Calvino foi o primeiro a sistematizar de forma clara a doutrina bíblica sobre o Espírito Santo, relacionando-a aos demais temas e áreas da teologia, como regeneração, santificação, os meios de graça, o conhecimento de Deus, entre outros.[5] B. B. Warfield, em nota introdutória ao livro de Abraham Kuyper, The Work of the Holy Spirit, diz que “Nos amplos departamentos doutrinários sobre ‘a graça comum’, ‘regeneração’ e ‘o testemunho do Espírito’ do livro terceiro das Institutas, Calvino foi o primeiro a desenvolver a doutrina da obra do Espírito Santo, e a dar a toda a doutrina do Espírito Santo uma formulação sistemática, fazendo dela uma possessão inalienável da igreja de Deus”.[6] Valdeci Santos complementa dizendo que a doutrina sobre "o Espírito Santo na vida dos crentes” não é vista antes de Calvino.[7]
Além disso, de acordo com Augustus Nicodemus Lopes, “Calvino resgatou alguns aspectos da doutrina do Espírito Santo que estavam soterrados debaixo da teologia medieval da igreja católica romana, como por exemplo, a relação entre a Palavra e o Espírito”.[8]
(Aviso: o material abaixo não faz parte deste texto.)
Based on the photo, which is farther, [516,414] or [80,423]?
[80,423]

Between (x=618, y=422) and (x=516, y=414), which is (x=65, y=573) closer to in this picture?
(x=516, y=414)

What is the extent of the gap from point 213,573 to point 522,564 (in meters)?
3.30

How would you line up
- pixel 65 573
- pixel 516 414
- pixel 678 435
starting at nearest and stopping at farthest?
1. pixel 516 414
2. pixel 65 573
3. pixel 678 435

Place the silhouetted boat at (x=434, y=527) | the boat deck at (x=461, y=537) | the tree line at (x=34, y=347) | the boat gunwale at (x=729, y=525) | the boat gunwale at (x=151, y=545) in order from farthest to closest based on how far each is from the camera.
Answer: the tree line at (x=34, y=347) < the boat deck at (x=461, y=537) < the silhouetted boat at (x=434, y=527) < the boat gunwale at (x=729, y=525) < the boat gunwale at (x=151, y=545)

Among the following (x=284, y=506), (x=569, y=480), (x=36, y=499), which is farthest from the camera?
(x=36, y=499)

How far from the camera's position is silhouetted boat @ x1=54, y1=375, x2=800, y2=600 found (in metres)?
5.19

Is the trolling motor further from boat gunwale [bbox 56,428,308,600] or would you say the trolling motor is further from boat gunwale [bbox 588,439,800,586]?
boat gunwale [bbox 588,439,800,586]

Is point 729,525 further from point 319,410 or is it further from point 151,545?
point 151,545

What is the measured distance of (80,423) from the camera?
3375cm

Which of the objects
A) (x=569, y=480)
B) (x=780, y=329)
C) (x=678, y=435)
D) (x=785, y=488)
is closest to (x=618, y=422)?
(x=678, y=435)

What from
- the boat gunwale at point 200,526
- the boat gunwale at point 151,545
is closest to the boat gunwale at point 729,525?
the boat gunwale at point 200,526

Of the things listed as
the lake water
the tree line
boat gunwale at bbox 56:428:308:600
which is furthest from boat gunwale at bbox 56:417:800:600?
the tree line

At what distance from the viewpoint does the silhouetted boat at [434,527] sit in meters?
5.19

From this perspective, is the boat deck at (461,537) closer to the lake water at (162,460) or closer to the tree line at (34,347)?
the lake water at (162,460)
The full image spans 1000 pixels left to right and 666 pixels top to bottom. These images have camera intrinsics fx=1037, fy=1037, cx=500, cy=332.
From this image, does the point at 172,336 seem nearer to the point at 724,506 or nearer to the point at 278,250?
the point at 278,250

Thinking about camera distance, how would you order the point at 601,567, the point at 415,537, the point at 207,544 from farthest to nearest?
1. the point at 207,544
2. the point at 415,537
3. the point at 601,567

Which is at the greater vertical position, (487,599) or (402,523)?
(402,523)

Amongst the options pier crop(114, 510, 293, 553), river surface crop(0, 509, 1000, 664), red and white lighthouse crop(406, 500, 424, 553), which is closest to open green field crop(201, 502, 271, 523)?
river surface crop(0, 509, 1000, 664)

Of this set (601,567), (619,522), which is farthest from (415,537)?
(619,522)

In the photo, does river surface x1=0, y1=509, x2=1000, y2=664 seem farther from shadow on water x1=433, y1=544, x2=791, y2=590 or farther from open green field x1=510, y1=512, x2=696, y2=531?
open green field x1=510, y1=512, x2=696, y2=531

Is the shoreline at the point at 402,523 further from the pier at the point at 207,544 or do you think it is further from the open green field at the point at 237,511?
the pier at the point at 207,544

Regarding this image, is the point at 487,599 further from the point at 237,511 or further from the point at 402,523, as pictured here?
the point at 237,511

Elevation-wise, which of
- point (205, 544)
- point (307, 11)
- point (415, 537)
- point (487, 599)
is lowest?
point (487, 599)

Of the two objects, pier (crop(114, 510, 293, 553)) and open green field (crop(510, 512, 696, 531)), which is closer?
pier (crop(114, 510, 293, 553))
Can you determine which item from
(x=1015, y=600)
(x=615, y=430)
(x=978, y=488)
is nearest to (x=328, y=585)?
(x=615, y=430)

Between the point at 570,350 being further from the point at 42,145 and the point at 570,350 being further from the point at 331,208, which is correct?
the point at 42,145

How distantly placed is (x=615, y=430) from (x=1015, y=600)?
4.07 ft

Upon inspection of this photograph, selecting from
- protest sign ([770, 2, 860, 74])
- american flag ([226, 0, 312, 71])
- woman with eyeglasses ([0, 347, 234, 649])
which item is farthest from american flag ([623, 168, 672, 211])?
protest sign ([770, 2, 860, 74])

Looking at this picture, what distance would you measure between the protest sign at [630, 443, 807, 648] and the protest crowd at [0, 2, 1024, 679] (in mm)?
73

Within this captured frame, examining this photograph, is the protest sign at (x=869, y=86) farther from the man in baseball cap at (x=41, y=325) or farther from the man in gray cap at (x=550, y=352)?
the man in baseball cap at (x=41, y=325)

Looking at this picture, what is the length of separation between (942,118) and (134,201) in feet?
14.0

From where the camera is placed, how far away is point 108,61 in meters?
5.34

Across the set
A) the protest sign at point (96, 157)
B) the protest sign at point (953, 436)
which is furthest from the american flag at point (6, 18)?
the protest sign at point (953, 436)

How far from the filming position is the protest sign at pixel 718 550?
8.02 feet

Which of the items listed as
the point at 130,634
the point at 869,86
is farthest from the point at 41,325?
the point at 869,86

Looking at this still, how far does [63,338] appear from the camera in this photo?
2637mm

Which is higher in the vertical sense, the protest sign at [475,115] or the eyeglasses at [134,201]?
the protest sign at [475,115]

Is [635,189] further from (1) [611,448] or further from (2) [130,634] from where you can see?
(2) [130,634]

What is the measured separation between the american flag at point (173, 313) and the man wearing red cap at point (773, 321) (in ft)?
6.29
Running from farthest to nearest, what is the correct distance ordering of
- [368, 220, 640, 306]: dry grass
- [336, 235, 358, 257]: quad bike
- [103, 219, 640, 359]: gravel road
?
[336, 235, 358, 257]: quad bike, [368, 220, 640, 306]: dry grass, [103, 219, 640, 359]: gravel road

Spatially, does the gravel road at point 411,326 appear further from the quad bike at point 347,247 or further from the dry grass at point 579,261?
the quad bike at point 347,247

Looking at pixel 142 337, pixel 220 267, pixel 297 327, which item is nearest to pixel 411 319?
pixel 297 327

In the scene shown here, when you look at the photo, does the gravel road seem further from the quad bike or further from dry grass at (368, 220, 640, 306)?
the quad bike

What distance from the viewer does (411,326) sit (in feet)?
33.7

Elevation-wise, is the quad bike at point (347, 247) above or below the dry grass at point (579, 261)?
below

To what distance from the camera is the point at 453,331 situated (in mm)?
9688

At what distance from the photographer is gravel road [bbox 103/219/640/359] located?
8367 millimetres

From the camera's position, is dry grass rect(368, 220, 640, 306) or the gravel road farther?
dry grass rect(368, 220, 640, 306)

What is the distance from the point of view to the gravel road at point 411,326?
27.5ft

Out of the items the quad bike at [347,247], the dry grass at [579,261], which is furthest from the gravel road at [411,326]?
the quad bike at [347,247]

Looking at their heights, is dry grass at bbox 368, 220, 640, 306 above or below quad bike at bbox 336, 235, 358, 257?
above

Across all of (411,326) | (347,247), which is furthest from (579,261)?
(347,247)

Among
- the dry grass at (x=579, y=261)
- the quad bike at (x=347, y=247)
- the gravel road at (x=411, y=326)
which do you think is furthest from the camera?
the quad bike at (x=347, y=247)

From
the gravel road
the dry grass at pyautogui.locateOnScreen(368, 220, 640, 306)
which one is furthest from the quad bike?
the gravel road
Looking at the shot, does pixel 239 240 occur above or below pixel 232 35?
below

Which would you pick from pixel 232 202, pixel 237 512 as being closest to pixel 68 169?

Antes e depois de Calvino poucos conseguiram ser tão claros, simples e bíblicos na teologia do Espírito Santo.
[1] João Calvino, 2Coríntios. São Paulo: Edições Parácletos, 1995, p. 69.
[2] Louis Berkhof, Teologia Sistemática. 7ª ed. espanhola. Grand Rapids: T.E.L.L., 1987, p. 423.
[3] Cf. Juan Calvino, Institución de la Religión Cristiana. Vol. 1. Países Bajos: Felire, 1986, II.xv.1.
[4] Idem, II.xv.1-6.
[5] Cf. Augustus Nicodemus Lopes, Calvino, o Teólogo do Espírito Santo. São Paulo: PES, S/d, p. 4,5.
[6] Kuyper, The Work of the Holy Spirit. Chattanooga: AMG Publishers, 1995, xxxiv.
[7] Valdeci Santos, Cosmovisão Reformada: Fundamentos Teóricos Aplicados ao Ministério. Módulo D. Min. São Paulo: CPAJ, 2005.